The optimist and the victim
No: 1045
“Real estate is a relationship business.”
This idea has been drilled into my head over the last 15 years.
And rightly so. Buying and selling a home is not only a big financial endeavor, it’s also fraught with emotions like fear, anxiety, pride, frustration, hope. For this reason, working with an agent you either know, or who’s at least worked with someone you know, can be reassuring.
I have yet to meet anyone in real estate who refutes this.
And then there’s this parallel reality:
The list of tasks that agents are taught – and expected – to do seems to grow every year: keep up an online presence, write content, engage on social media, attend local events, use apps or software for collaboration and follow up, be an amazing on listing presentations, stage every house to perfection, negotiate every deal with conviction, know every local market statistic, recommend without hesitation good local painters/plumbers/electricians. And of course every agent in 2017 faces a relentless need to generate, instantly respond to and nurture “leads”.
Etc. Etc. Etc.
This reality sabotages every working agent’s chances of building the relationships necessary to succeed in this business.
For a busy agent, there are a million things to do in order to keep the bus on the road. And no one is offering to drive while an agent makes the rest of the passengers feel heard, understood and in good hands. Instead, the agent is driving while everyone on the bus is talking and the agent either misses a turn from listening or she misses important details being discussed in the back (details that are often critical to the relationship piece).
This model doesn’t seem sustainable. It doesn’t serve agents well and certainly doesn’t serve buyers and sellers well. Distracted drivers rarely create good outcomes.
And honestly, this model doesn’t serve brokers well either. We’ve met many over the years who spent a fortune implementing new technology to help agents generate leads or automate tasks only to have a slim percentage of their agents even set it up, let alone use it.
It seems to me that brokers who are struggling to stay relevant and profitable could gain something by evaluating everything they do – every technology and service they offer – by whether or not it helps agents cultivate more relationships and build better reputations.
Otherwise the “real estate is a relationship business” mantra is total BS.
Taking relationships seriously, for instance, would mean teaching market insight classes to agents instead of selling them automated market data software that sends emails written by engineers to their clients on their behalf.

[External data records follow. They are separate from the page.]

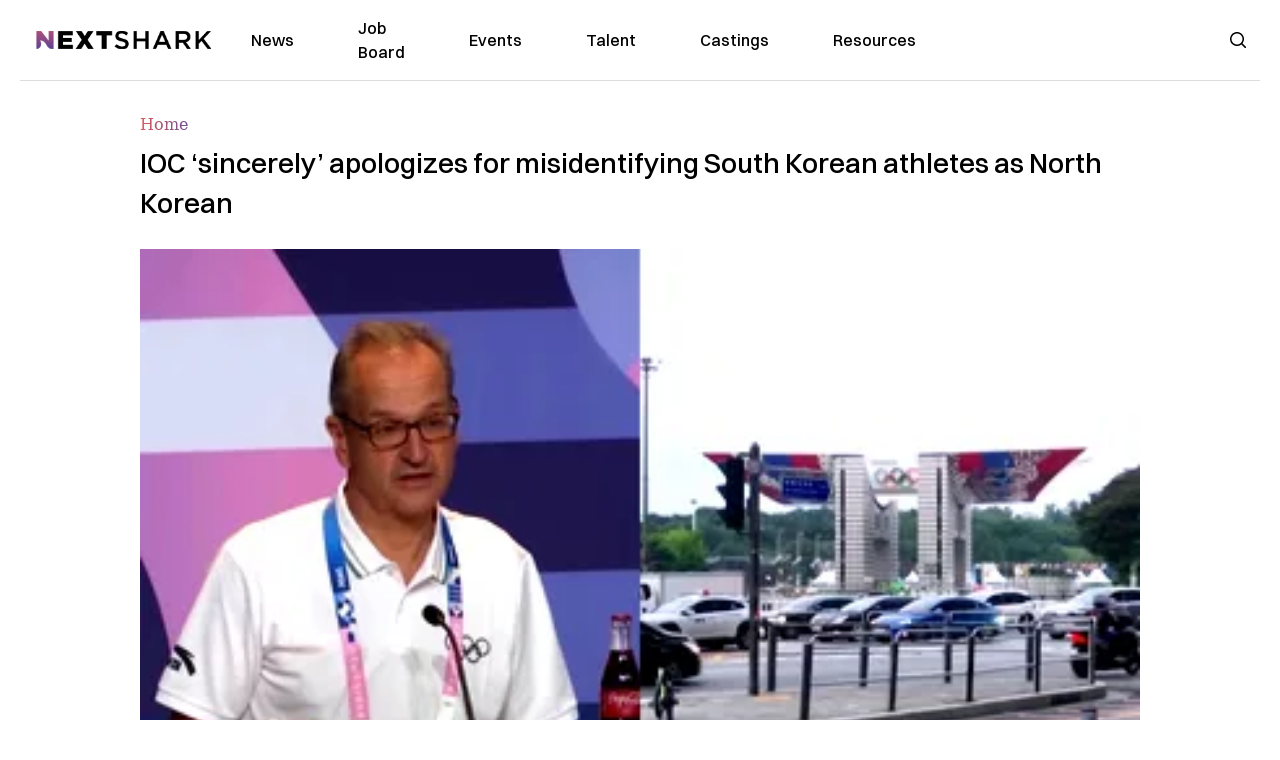

--- FILE ---
content_type: text/plain;charset=UTF-8
request_url: https://c.pub.network/v2/c
body_size: -259
content:
4f7707b0-b4c5-4bd4-8377-0abcda17ad9c

--- FILE ---
content_type: text/plain;charset=UTF-8
request_url: https://c.pub.network/v2/c
body_size: -112
content:
0e93c2e0-9455-4381-8955-2f7d6200f713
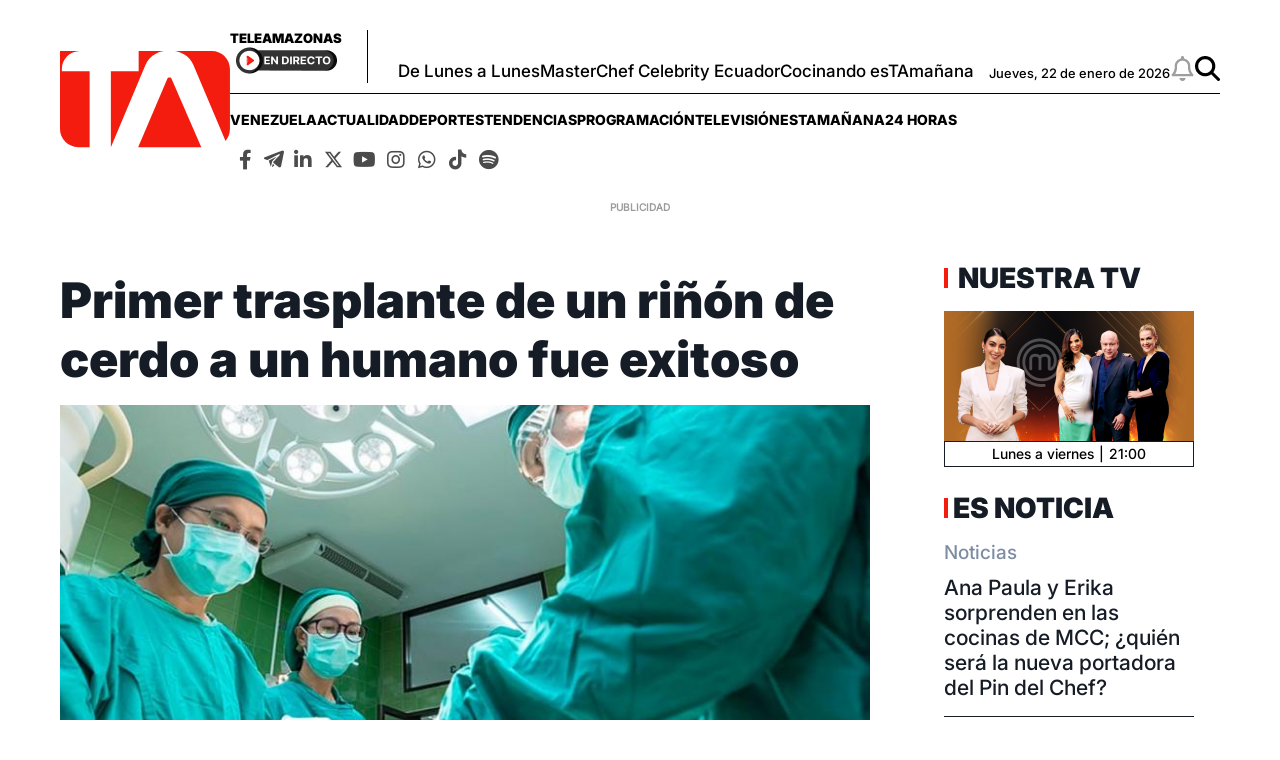

--- FILE ---
content_type: text/html; charset=utf-8
request_url: https://www.google.com/recaptcha/api2/aframe
body_size: 267
content:
<!DOCTYPE HTML><html><head><meta http-equiv="content-type" content="text/html; charset=UTF-8"></head><body><script nonce="9hT3Z1BIJgzjh8eT3N1_Rg">/** Anti-fraud and anti-abuse applications only. See google.com/recaptcha */ try{var clients={'sodar':'https://pagead2.googlesyndication.com/pagead/sodar?'};window.addEventListener("message",function(a){try{if(a.source===window.parent){var b=JSON.parse(a.data);var c=clients[b['id']];if(c){var d=document.createElement('img');d.src=c+b['params']+'&rc='+(localStorage.getItem("rc::a")?sessionStorage.getItem("rc::b"):"");window.document.body.appendChild(d);sessionStorage.setItem("rc::e",parseInt(sessionStorage.getItem("rc::e")||0)+1);localStorage.setItem("rc::h",'1769139450819');}}}catch(b){}});window.parent.postMessage("_grecaptcha_ready", "*");}catch(b){}</script></body></html>

--- FILE ---
content_type: application/javascript; charset=utf-8
request_url: https://fundingchoicesmessages.google.com/f/AGSKWxVn8QfP0SdPfdoBz6FlfE6xxq4ZPnEDQ7-6udVik1rH0_LlMElmq5QWX3Hz8bdhNlwFUoF1-ir-RS-3T4yasubo6j5zrQAiiusr4BbSFENDUmPeHgV8cjkmrSiJDWwqFv-2GwIlx-MRefVIqVjArNhmscDEqjjqQlemSZ_mG9vl0-0qux_xleIIclOj/_/ads468x60./blogad_/ad-record./housead_/adshow_
body_size: -1289
content:
window['3b2f9a20-e7c9-45ff-baaa-da1db78b36a1'] = true;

It would mean creating a culture of hand-crafted deals that require attention to detail and expertise rather than a culture of leads, conversion and sales volume.
It would mean slowing down because relationships take time.
There are brokers out there who get this. We’re lucky enough to work with a few. I’ve been learning a lot from them about the value they bring to agents and the marketplace and how challenging – and rewarding – it is to maintain their position.
The reason technology hasn’t displaced agents is because they are human and can form human relationships. But meanwhile the world outside is trying really hard to take human agents and turn them into technology-slinging robots with no time for anyone or anything.
Seems really backwards to me – like the industry is stabbing itself in the back instead of nurturing what the market around it sees as its most valuable asset. That feels dangerous in a time when new entrants are continuously questioning the agent’s value and agents are continuously questioning what their broker can and should do for them.